ES raro que en una cena reposada con cualquier antiguo deportista, fundamentalmente si ha sido futbolista, no aparezca una frase común: "No era consciente de lo privilegiado que era". La vida del deportista de élite es fugaz, suelen quedar muchos años por delante tras la retirada. Cuentan que ganar es adictivo, que palpar el fervor de la plebe, la sensación de marcar en un campo lleno o silenciar a una grada con una canasta es algo incomparable, que no regresa jamás cuando se deja. El deporte es un juego, pero no deja de ser una metáfora de la vida, con fecha de caducidad anticipada para los protagonistas.

Viene mañana a La Rosaleda el Zaragoza, con dos malagueños en sus filas. Uno no puede jugar, Apoño, porque está cedido por el Málaga. Suele criticarse esa cláusula que impide a un jugador medirse al equipo al que pertenece. Yo la entiendo. Si puedes debilitar a un rival, se hace. Si no, que pase por caja. Recuerdo una eliminatoria de Champions en la que el Mónaco eliminó al Real Madrid con varios goles de Morientes. Y el Madrid le pagaba gran parte de su ficha, millones de euros.

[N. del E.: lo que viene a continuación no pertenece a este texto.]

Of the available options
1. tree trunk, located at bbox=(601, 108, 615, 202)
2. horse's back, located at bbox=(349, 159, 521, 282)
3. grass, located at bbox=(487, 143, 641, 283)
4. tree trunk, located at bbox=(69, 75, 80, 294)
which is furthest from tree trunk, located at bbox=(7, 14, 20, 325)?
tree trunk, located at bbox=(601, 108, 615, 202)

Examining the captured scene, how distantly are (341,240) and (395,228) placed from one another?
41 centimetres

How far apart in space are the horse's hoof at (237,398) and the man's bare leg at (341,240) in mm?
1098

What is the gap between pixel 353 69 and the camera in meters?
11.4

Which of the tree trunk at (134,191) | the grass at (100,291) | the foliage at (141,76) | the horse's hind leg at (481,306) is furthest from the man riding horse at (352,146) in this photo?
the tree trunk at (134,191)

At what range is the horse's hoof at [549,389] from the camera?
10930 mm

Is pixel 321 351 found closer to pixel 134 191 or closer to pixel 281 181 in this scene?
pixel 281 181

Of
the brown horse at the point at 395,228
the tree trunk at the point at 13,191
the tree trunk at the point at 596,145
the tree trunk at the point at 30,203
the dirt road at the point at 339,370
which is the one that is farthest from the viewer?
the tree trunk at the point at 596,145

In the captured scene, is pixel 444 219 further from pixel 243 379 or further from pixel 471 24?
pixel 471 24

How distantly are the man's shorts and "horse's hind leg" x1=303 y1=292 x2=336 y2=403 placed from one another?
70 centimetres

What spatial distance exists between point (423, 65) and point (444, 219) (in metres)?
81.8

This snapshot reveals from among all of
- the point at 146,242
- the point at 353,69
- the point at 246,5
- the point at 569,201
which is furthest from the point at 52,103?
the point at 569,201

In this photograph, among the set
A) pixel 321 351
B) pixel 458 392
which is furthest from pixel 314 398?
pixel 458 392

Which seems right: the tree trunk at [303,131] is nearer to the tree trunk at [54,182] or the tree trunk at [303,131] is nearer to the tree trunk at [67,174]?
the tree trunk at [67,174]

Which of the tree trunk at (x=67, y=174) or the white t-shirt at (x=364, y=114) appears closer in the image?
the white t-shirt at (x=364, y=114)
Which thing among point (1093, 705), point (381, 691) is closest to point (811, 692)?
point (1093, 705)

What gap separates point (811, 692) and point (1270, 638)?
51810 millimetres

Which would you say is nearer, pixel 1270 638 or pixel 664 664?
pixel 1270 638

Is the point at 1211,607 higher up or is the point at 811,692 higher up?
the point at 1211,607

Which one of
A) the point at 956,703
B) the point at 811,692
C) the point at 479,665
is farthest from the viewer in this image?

El otro es Aranda. Uno de La Palmilla y otro de El Palo, dos barrios significativos de Málaga. Dos jugadores con una carrera más que digna, pero Apoño debió salir, quién sabe si para siempre, y Aranda hizo currículum itinerante fuera desde adolescente. Recuerdo a Sergio Scariolo en la celebración del título de ACB del Unicaja. Decía que envidiaba profundamente a Cabezas y Berni: "Sólo ellos saben lo que se siente ahora al ganar con el equipo de su ciudad, con el de toda su vida, debe ser una sensación insuperable". Aranda, dechado de sinceridad, dice que es malagueño, pero no malaguista. Es difícil ser profeta en la tierra, es complicado ser un profesional. "Cuando de verdad entiendes el baloncesto, el físico te ha abandonado", me dijo no hace mucho un ex jugador. No se dan cuenta ellos, no nos damos cuenta nosotros.